North American Aviation O-47 Book Review
By David L. Veres
Date of Review | January 2022 | Title | North American Aviation O-47 |
---|---|---|---|
Author | Dan Hagedorn | Publisher | Mushroom Model Publications |
Published | 2021 | ISBN | 9788365958907 |
Format | 268 pages, softbound | MSRP (USD) | $52.00 |
Review
With the Curtiss O-52, the North American Aviation O-47 stands at the apex of between-wars USAAC “Observation” aircraft.
Now Dan Hagedorn pens a superb study of this comely, curvaceous combatant in a heavily illustrated, eponymous account from MMP Books – available in North America from Casemate.
Hagedorn’s illuminating effort certainly conveys key O-47 development, deployment, and disposition details. But he also frames his narrative against broader USAAC and USAAF operational, economic, and political issues.
In the 1920s and ’30s, for instance, “O-Birds” supplied vital communications and intelligence links between US Army ground and aerial forces.
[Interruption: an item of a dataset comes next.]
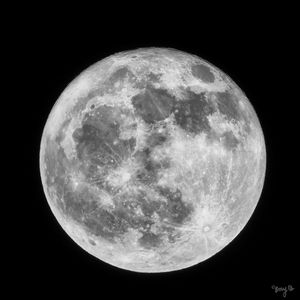 Black and White Full Moon - Amy's Busy Bee Arts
“Each of the few standing, Regular Army as well as National Guard, Divisions,” he explains, “had an attached, dedicated observation squadron and, because of this symbiotic relationship, their leaders and crews were thus often ‘in the middle’ when it came to the nearly endless internal [USAAC] conflict which percolated for an ‘independent air force’.”
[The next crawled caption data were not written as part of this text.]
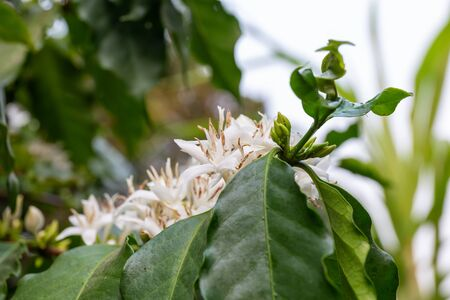 coffee plant with flower and leaf on branch Reklamní fotografie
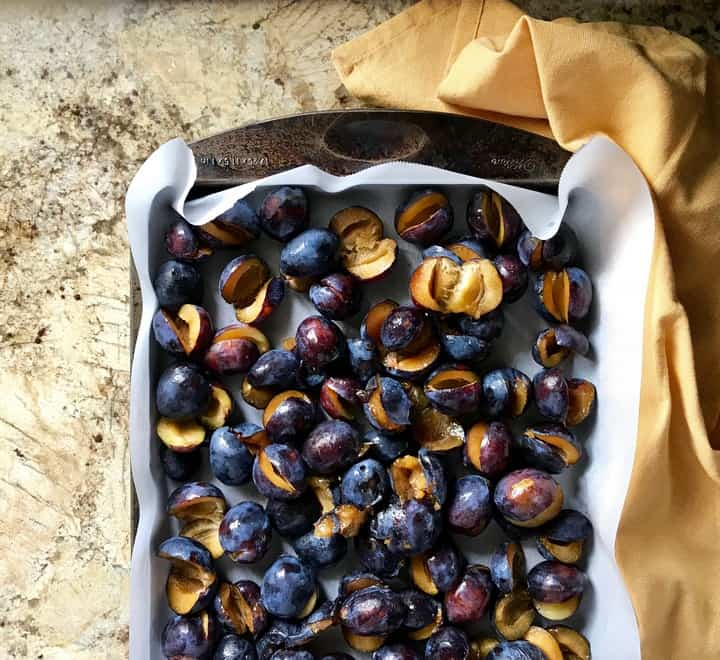 A large baking pan with sliced prunes about to be roasted.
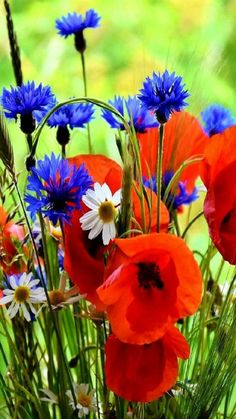 Close-up of same wildflowers, I think poppies and cornflowers combine beautifully. Blue Flowers, Wild Flowers, Beautiful Flowers, Flowers Nature, Spring Flowers, Beautiful Nature Spring, Red Poppies, Flower Power, Planting Flowers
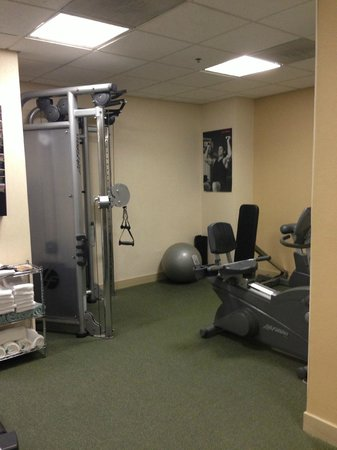 Chicago Marriott Suites Deerfield : Workout area - had to move the bike to use the equipment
Hagedorn lends further perspective to his account by comparing North American’s O-47 design decisions to previous USAAC “Observation” aircraft. And he employs expenditures to confirm the importance of those assets to two decades of US Army warplane purchases.
Text also comes packed with metaphorical mountains of minutiae. And some of those proved utterly fascinating.
What role, for example, did inebriated duck hunters play in the O-47’s first “hostile” action? See pages 57 through 61.
And how, after 58 years, did Hagedorn’s research bring closure to the families of three O-47A crew members, missing in Panama since 8 June 1941? See page 124.
The bulk of the book explores, unit-by-unit, USAAC and USAAF O-47 service. And concluding commentary relates the fascinating fates of postwar O-47s.
Did you know that one sold surplus for just $162.50 in 1946? That equals just $2,309.10 today.
My kingdom for a time machine!
Hundreds of rare photos augment the account. Archival images and extended, explanatory captions also accompany text. And 20 color profiles – ten O-47s and ten previous USAAC “Observation” designs – provide potent project possibilities.
The O-47 not only ended the era of US “Observation” types, it signaled the demise of obsolete operational precepts. Hagedorn’s book masterfully captures the aircraft and its roles – both interbellum and wartime – in evolving American strategy. I loved it.
A personal coda: before deploying to England during WWII, my Dad served as a base photographer at Jacksonville AAB – Imeson Field, Jacksonville FL – in early 1942. And as a kid, I recall perusing pages of B-18As and O-47s in his personal album. Those shots forged my lifelong love of both machines.
Maybe this superb study will convince an enterprising model manufacturer to produce a state-of-the-art O-47 to 1:72 or 1:48 scale!
Roundly recommended!
With thanks to Casemate for the review copy.